Syllabus

 

KINETIC INTERFACES

Topics in Experimental Interfaces & Physical Computing

Instructor: Jung Hyun Moon
Email: jh.moon@nyu.edu
Office Hours: Friday, 11am–12, 1–3pm, Sign up here.

Monday/Wednesday: 9:15 – 11:30am
Classroom: 824

 

Description

Kinetic Interfaces is an introductory course that highlights on programming and designing an interaction with body movement, which will enable the students to understand the fundamentals of emerging kinetic user interfaces. Everyday we become more familiar with interfaces where our movement serves as input to control interactive media, and kinetic user interfaces allow users to interact with computing devices through the motion of bodies.

Students in this course will use Computer Vision and motion tracking tools and techniques to create kinetic interfaces that exploit the body’s movement capacity to control software and hardware systems. Both practical and creative applications of kinetic interfaces are to be investigated as students are challenged to design their own solutions. Webcams, the Leap Motion Controller and the Microsoft Kinect will all be considered as input devices. Students will be introduced to the topics of pixel manipulation, as well as face, hand, blob and skeletal tracking. Projection mapping, a technique that turns objects or surfaces within an environment into dynamic display surfaces, will be explored as an output method.

 

Pre-requisites

The class uses Processing and requires Interaction Lab or similar programming background. Three.js or C++ language in OpenFrameworks is also encouraged.

 

Learning Objectives

Upon completing the course, students will:

  • Understand digital images and the pixels that compose them
  • Learn programmatic methods for the manipulation of digital images and video
  • Learn the diverse methods of motion tracking
  • Apply motion tracking methods to user interfaces
  • Create a practical or artistic kinetic user interface
  • Have the knowledge to discuss and develop meaningful and effective kinetic interactions

 

Office Hours

By appointment at 5-8pm on Thursdays.

The instructor is also available via email and will respond to students’ questions as quickly as possible. Asking for help is strongly encouraged.

 

Assignments

Students are expected to complete assignments on time. Late assignments will not be accepted. Misunderstanding of an assignment is not an excuse for lateness. All assignments should be documented on the documentation blog. Undocumented work will not be considered complete.

## EXERCISE TASK 1
Could you copy the syllabus word for word, starting at the words "Kinetic Interfaces is" and ending after "motion of bodies."?
## EXERCISE TASK 2
Does each statement agree with the syllabus? Give yes or no for each, quoting the words that decide it: (a) Late assignments are accepted for this course. (b) Projection mapping is explored as an output method. (c) The class meets on Tuesdays and Thursdays.
Rely on nothing but the syllabus above when answering.

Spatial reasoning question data
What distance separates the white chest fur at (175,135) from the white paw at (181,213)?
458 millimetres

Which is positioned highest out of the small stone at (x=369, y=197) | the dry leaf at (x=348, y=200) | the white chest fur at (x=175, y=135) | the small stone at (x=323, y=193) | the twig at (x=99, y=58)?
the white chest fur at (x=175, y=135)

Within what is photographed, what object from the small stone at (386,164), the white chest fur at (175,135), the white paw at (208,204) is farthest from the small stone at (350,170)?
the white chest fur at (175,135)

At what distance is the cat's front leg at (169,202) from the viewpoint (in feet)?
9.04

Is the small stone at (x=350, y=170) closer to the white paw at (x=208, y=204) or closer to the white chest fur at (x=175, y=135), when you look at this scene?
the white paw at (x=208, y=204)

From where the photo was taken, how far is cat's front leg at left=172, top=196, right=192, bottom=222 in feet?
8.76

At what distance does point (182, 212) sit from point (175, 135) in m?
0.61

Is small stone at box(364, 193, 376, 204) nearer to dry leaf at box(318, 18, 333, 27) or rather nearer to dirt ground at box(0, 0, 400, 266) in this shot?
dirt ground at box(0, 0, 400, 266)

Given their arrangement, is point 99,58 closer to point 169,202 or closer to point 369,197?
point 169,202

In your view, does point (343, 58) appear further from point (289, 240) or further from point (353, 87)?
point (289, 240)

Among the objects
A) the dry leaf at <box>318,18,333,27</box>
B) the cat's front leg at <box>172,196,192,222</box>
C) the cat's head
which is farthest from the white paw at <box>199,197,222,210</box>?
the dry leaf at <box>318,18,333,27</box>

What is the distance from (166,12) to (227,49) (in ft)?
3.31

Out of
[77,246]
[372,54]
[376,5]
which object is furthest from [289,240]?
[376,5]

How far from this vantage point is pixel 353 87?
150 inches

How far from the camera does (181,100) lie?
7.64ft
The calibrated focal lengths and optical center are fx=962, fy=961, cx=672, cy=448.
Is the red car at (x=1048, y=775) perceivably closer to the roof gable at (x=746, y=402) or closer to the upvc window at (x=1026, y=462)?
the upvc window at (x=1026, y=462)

...

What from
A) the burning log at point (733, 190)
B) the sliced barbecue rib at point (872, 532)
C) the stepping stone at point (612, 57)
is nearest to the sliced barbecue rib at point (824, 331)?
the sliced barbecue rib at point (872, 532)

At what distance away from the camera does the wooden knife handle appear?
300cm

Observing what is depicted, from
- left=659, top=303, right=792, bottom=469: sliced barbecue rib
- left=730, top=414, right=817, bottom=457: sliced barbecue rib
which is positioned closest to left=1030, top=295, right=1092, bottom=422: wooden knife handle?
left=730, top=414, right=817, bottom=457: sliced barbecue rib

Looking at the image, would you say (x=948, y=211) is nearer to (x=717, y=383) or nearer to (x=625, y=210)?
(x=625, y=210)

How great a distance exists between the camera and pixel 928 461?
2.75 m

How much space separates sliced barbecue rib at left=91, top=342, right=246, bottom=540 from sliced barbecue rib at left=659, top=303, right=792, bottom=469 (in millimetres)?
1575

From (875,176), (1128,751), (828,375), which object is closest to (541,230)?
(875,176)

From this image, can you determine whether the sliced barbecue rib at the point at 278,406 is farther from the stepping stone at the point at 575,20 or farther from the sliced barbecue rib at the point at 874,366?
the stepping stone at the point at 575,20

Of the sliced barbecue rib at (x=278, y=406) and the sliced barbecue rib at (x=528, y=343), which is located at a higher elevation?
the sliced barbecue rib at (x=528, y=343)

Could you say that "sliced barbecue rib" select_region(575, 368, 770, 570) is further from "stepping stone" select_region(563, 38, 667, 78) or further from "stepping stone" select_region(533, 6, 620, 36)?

==

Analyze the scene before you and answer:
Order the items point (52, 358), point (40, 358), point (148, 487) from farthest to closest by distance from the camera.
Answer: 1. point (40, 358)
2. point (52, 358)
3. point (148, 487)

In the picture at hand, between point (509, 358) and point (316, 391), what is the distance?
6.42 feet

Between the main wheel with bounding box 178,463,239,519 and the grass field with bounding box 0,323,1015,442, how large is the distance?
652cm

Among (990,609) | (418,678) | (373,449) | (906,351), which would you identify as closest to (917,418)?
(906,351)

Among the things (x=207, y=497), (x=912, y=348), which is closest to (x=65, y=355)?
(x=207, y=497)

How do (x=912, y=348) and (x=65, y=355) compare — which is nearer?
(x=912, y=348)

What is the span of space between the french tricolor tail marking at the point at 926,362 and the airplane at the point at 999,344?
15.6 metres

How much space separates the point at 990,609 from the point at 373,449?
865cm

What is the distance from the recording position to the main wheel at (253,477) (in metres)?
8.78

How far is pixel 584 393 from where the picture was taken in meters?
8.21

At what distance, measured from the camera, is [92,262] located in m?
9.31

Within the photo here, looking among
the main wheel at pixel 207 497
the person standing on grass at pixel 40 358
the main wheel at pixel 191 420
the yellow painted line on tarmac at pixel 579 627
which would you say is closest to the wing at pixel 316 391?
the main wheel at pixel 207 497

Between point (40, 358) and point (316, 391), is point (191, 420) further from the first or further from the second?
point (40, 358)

## CORRECT ANSWER 1
Kinetic Interfaces is an introductory course that highlights on programming and designing an interaction with body movement, which will enable the students to understand the fundamentals of emerging kinetic user interfaces. Everyday we become more familiar with interfaces where our movement serves as input to control interactive media, and kinetic user interfaces allow users to interact with computing devices through the motion of bodies.

## CORRECT ANSWER 2
(a) No: "Late assignments will not be accepted."
(b) Yes: "Projection mapping, a technique that turns objects or surfaces within an environment into dynamic display surfaces, will be explored as an output method."
(c) No: "Monday/Wednesday: 9:15 – 11:30am"